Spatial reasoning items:
============================================================
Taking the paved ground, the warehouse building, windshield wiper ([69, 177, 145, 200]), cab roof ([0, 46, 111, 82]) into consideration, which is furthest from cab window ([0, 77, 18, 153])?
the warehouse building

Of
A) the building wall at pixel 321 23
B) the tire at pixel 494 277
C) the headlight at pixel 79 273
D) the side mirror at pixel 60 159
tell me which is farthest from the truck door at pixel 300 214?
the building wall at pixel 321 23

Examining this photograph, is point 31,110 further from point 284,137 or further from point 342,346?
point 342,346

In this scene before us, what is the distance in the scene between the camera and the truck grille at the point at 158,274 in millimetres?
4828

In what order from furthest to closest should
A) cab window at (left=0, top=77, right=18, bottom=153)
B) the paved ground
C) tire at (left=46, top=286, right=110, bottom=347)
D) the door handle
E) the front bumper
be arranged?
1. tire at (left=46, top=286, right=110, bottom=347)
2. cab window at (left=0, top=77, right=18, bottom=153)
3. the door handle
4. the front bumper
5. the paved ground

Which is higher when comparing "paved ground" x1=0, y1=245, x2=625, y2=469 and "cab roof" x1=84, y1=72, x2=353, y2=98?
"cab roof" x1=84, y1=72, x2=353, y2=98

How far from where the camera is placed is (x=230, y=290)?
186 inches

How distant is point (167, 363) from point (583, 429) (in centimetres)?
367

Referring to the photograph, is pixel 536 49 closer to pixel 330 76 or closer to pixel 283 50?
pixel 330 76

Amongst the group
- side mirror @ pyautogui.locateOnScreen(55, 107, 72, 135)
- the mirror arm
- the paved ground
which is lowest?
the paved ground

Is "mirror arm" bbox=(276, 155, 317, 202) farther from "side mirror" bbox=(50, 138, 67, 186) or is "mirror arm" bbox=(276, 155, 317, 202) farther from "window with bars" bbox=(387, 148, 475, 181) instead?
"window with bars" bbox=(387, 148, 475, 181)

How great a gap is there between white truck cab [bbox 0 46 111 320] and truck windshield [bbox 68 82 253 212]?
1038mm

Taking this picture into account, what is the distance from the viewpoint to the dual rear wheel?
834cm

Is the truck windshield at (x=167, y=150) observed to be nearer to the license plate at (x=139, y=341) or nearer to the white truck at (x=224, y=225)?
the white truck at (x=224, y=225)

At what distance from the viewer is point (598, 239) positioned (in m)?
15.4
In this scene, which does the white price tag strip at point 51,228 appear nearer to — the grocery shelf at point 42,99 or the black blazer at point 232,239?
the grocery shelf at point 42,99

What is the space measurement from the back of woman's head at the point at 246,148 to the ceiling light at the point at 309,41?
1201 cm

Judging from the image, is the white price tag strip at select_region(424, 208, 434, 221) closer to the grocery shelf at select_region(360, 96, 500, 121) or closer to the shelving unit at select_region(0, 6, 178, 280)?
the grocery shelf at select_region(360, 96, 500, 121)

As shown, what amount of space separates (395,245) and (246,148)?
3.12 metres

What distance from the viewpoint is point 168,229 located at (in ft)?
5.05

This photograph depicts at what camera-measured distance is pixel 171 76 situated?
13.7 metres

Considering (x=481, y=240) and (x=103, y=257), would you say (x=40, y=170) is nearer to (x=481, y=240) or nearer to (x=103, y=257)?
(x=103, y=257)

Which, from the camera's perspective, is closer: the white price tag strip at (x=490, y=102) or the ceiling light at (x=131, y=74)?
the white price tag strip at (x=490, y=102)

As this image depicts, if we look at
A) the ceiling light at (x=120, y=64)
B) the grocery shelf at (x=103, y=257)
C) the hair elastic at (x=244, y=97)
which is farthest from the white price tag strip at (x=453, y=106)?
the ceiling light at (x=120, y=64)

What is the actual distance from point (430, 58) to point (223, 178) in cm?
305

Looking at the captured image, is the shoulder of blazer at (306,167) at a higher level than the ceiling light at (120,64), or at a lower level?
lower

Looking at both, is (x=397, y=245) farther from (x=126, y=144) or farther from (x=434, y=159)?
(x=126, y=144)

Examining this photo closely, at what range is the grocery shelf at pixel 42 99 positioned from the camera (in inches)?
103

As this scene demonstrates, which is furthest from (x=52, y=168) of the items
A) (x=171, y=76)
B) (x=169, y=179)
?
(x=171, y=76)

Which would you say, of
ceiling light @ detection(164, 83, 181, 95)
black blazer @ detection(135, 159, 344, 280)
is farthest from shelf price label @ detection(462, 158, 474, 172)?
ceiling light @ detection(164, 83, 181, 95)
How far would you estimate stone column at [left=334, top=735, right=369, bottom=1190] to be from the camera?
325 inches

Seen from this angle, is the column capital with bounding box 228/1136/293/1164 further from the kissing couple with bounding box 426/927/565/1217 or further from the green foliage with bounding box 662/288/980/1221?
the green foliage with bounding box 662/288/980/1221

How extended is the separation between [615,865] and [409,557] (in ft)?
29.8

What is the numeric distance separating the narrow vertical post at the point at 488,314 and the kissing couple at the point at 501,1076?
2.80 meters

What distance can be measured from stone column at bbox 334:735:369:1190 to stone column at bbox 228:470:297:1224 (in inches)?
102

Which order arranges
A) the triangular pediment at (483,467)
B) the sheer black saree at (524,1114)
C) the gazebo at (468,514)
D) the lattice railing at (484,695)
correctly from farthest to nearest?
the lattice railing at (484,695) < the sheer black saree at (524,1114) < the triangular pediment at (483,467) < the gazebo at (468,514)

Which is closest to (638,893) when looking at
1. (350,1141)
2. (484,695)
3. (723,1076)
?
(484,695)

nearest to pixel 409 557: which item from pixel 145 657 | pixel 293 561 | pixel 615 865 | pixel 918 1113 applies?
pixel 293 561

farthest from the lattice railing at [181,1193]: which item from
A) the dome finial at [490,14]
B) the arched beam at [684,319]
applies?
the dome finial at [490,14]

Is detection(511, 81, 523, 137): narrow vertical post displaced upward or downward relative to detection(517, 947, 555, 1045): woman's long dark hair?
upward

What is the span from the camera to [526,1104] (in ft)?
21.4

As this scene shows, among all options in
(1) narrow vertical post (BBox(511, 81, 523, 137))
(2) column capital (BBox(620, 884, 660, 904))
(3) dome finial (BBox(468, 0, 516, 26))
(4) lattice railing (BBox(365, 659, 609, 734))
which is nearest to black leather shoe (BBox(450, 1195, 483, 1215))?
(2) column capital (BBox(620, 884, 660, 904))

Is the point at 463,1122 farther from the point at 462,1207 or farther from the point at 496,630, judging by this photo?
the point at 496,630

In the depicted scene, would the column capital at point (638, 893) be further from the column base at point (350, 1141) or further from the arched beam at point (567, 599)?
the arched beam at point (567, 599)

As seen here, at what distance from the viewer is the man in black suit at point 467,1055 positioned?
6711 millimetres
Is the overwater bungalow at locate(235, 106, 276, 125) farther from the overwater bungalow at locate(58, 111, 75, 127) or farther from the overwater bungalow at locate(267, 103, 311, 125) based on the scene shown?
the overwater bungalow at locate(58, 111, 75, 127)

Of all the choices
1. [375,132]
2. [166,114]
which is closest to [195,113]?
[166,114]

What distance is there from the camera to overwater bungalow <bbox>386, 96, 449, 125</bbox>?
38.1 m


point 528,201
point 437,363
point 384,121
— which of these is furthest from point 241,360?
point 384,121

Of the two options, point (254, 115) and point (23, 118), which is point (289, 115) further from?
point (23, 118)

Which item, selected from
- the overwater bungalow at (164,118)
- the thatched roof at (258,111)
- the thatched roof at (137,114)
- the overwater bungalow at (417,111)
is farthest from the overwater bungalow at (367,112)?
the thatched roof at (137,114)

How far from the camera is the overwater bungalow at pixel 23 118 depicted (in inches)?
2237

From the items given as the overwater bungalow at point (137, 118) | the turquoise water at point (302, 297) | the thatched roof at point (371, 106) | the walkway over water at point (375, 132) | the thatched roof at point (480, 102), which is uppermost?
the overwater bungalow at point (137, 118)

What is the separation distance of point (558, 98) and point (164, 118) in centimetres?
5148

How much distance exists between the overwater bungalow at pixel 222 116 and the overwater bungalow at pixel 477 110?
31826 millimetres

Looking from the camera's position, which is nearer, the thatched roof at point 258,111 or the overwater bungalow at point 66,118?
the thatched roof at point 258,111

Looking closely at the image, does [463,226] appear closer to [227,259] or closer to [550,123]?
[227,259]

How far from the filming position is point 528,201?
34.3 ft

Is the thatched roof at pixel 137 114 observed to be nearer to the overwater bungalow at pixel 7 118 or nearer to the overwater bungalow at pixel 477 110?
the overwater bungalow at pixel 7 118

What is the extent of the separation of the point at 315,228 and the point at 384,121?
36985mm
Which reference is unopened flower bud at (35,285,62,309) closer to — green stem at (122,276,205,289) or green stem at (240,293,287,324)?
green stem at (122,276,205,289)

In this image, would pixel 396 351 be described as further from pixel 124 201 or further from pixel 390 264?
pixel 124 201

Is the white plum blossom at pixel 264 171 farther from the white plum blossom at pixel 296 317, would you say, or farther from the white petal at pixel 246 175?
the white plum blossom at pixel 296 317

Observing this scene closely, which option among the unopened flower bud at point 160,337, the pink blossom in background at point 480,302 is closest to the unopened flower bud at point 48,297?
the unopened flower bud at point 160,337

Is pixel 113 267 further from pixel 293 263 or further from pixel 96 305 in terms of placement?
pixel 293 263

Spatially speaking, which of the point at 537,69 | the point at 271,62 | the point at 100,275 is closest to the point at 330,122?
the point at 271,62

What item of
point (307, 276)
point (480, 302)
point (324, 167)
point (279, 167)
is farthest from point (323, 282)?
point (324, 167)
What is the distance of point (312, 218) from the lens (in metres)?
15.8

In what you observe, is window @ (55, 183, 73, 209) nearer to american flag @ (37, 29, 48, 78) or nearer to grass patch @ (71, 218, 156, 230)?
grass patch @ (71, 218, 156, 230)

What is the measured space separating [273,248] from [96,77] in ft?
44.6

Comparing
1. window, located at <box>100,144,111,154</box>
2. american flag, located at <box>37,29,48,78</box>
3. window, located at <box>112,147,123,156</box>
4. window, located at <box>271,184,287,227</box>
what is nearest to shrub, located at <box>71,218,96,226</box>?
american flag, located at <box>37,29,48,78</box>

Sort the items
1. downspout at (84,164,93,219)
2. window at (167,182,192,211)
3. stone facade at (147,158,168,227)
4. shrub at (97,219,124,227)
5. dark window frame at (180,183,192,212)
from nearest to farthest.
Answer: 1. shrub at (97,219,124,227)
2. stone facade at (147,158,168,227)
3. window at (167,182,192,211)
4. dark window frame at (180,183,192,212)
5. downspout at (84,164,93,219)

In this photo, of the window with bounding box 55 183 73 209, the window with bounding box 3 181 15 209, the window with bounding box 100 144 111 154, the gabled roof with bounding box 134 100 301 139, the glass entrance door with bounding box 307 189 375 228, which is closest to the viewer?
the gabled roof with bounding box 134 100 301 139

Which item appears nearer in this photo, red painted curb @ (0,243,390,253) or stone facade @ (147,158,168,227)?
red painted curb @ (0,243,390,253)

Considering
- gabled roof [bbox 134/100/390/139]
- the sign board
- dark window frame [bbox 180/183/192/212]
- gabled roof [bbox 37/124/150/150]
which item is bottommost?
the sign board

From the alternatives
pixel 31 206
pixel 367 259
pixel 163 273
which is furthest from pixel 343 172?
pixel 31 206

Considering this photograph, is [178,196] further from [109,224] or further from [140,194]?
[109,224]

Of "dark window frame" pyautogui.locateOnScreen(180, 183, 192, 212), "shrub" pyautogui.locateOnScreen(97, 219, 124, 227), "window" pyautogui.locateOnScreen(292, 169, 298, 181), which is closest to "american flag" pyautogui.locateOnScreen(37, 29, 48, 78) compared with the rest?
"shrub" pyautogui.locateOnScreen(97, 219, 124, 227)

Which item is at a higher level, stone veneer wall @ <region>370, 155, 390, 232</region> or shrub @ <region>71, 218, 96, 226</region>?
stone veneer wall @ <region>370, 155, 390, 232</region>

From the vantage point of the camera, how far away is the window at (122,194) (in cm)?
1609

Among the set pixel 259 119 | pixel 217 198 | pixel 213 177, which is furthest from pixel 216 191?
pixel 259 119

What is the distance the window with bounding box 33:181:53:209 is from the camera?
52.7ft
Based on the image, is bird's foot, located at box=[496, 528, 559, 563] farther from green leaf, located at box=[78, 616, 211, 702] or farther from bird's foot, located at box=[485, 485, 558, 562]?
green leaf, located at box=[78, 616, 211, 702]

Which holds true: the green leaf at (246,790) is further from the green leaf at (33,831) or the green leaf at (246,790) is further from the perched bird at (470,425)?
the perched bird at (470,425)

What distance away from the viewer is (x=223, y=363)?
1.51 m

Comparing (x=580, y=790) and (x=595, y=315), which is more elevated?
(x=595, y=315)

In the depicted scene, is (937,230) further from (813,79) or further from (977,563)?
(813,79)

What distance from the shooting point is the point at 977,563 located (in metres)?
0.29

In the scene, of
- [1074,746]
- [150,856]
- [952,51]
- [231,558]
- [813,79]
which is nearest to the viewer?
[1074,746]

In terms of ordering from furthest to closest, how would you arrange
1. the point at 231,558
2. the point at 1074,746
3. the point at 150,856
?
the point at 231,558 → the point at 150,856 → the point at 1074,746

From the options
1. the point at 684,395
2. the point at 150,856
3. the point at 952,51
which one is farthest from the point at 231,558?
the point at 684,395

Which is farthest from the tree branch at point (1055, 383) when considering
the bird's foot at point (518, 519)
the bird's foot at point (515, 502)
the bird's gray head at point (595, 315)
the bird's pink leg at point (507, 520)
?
============================================================
DIRECTIONS FOR THIS TASK:
Repeat, word for word, the lines of the items from the one containing "In what order from furthest to closest should" through the one containing "5. the paved ground", both included.

WRITTEN REPLY:
In what order from furthest to closest should
A) cab window at (left=0, top=77, right=18, bottom=153)
B) the paved ground
C) tire at (left=46, top=286, right=110, bottom=347)
D) the door handle
E) the front bumper
be arranged?
1. tire at (left=46, top=286, right=110, bottom=347)
2. cab window at (left=0, top=77, right=18, bottom=153)
3. the door handle
4. the front bumper
5. the paved ground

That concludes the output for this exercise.